Another minute passed before the screen's vibrant glow faded to darkness. The company's technicians had insisted she replace her 'outdated' computer for something more convenient like a laptop, but the heiress of Raiden Corp. was more than happy with what she already owned. Besides, Ei was rather fond of that little jingle the PC made when it came on and turned off.

Securing her phone, keys and purse, Ei waltzed out of her home office with the slightest pep in her step. Passing judgment on baked goods was no easy task, and a dessert as complex as cheesecake, even more so. On the one hand, strawberry cheesecake was a sweeter delight to the senses, whereas blueberry cheesecake delivered something a little tarter yet tantalizing all the same. Miko was wise enough to seek Ei's council on such an incredibly difficult matter to resolve, she could not disappoint her best friend's nieces by abandoning them in their time of need.

Pure, delectable goodness invaded her thoughts when Ei rounded a corner, unable to stop herself from colliding with another whose unhinged momentum shoved her down to the cold, hard floor. Loose pages rained like confetti as she sat up, holding back a sharp wince. An even sharper gasp bounced off the walls and the man who ran into her paled, quaking where he stood, "M-m-madame Ei!" Auburn curls shivered as he bowed low, to the point where anyone would be concerned about his spine's welfare, "I am so, so sorry! Please, spare me!" By the way he spoke, Ei would think she was some divine being, able to call down thunder and swift destruction upon his very soul.

"No worries. Just be mindful of your surroundings next time." He offered a hand but Ei completely ignored it, standing up on her own.

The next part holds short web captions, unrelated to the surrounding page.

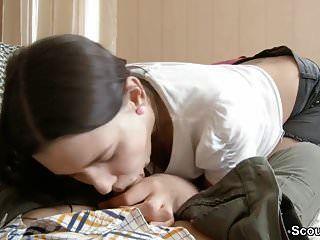 पहली चुदाई पाने के लिए 18 साल की छोटी बहन ने जोर से झटका दिया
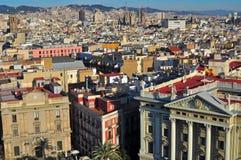 εναέριο tibidabo οριζόντων βουνών πόλεων της Βαρκελώνης προς την όψη Στοκ Εικόνα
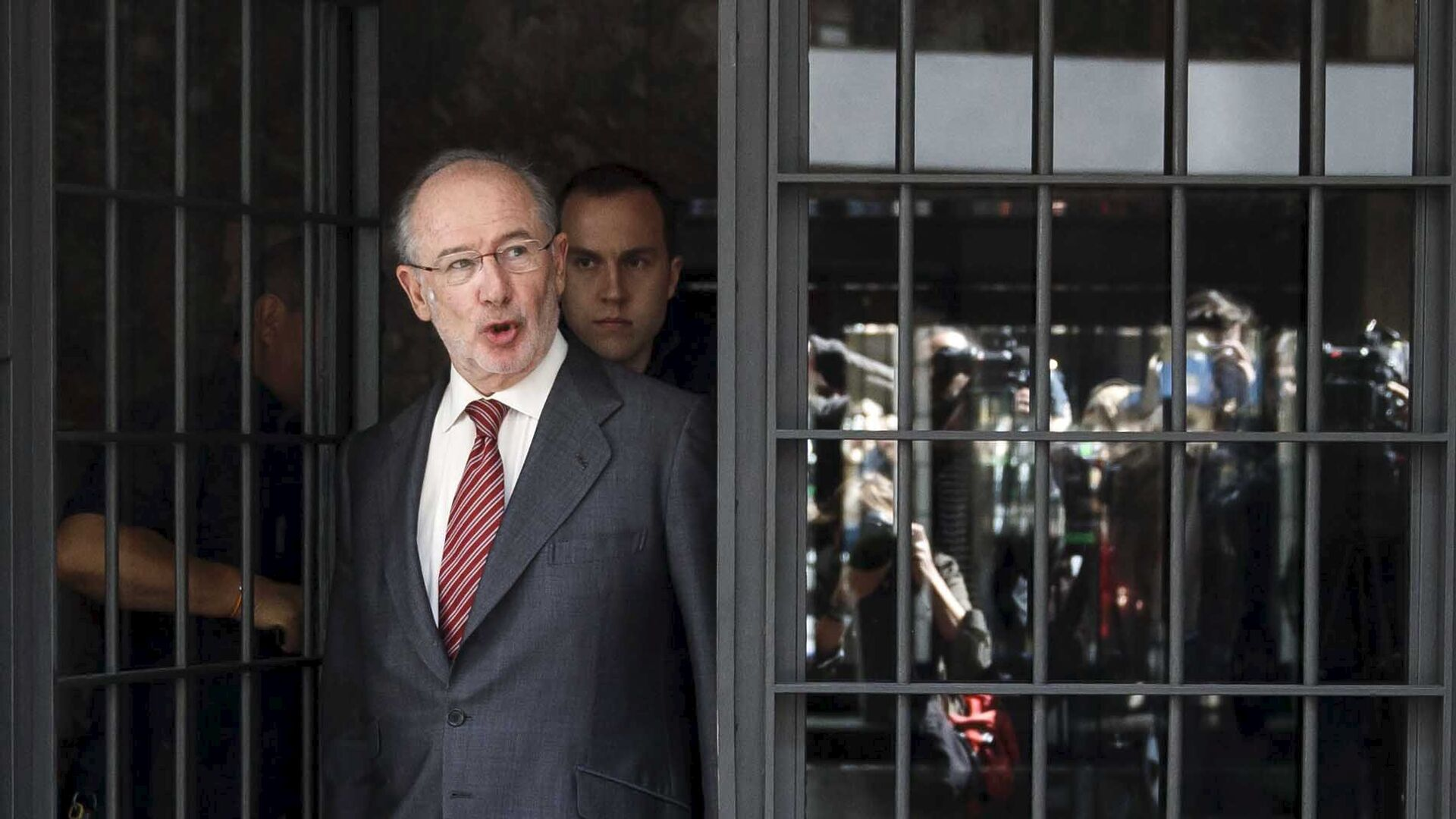 Former International Monetary Fund chief Rodrigo Rato steps out of his home in Madrid April 17, 2015.  - Sputnik Mundo, 1920, 23.03.2021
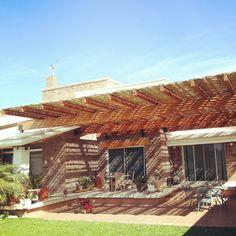 Terraza de #glulam con media sombra por O+O Arquitectura + Madera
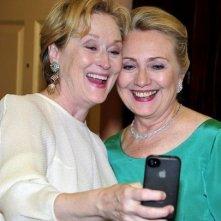 Meryl Streep e Hillary Clinton in posa per un autoscatto in occasione dei Kennedy Center Honors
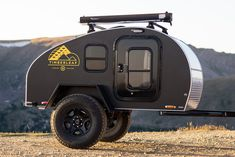 Would you like to go camping? If you would, you may be interested in turning your next camping adventure into a camping vacation. Camping vacations are fun Off Road Teardrop Trailer, Teardrop Camping, Off Road Camper Trailer, Camper Trailers, Teardrop Trailer Plans, Cargo Trailers, Rv Campers, Small Travel Trailers, Small Trailer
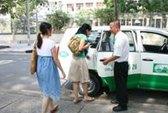 Thưởng nóng tài xế taxi dũng cảm bắt cướp
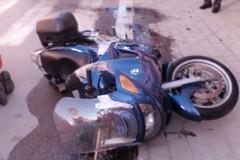 Frontale fra auto e moto, ferito conducente dello scooter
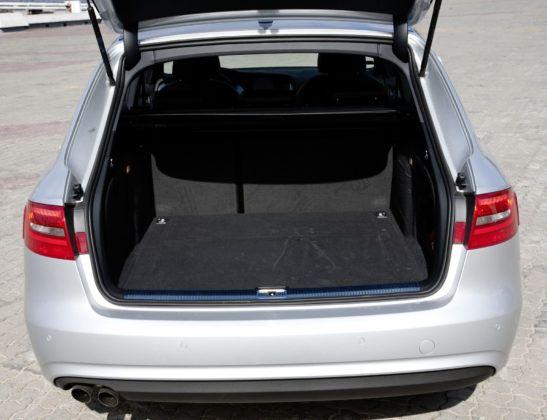 Audi A4 3.0 TDI - bagażnik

"Y-yes, of course!" The startled member of staff bowed again. Amethyst hues watched as he gathered up his fallen documents scattered across the hallway and Ei plucked the nearest sheet beside her right foot off the floor.

She flipped the page in her hands, skimming the details with intrigue, "Where were you heading in such a hurry?" The man didn't notice the sheet in her hand until Ei extended it to him.

He accepted the page, tucking it neatly at the forefront of the thin bundle in his possession, "To see the young master." That explained his hasty demeanour.

"Alright, but I should warn you, he's in a mood. Worse than usual." Three days ago, her brother returned home with a scowl so deep Ei was sure his face would permanently stick that way. She would ask, but suffering through one of Kunikuzushi's temper tantrums really wasn't worth the effort.

The man stiffened, knowing exactly what he was inevitably in for. Clutching those documents like a lifeline to his chest, he reservedly nodded, "Thank you, Madame Ei. Do enjoy the rest of your day." The attendant quickly scurried off, rushing towards her sibling's bedroom no doubt.

Violet braid flipping through the air, Ei continued on her way to the car. She couldn't keep those cheesecakes...those adorable nieces waiting.

Five paces in, however, she abruptly paused.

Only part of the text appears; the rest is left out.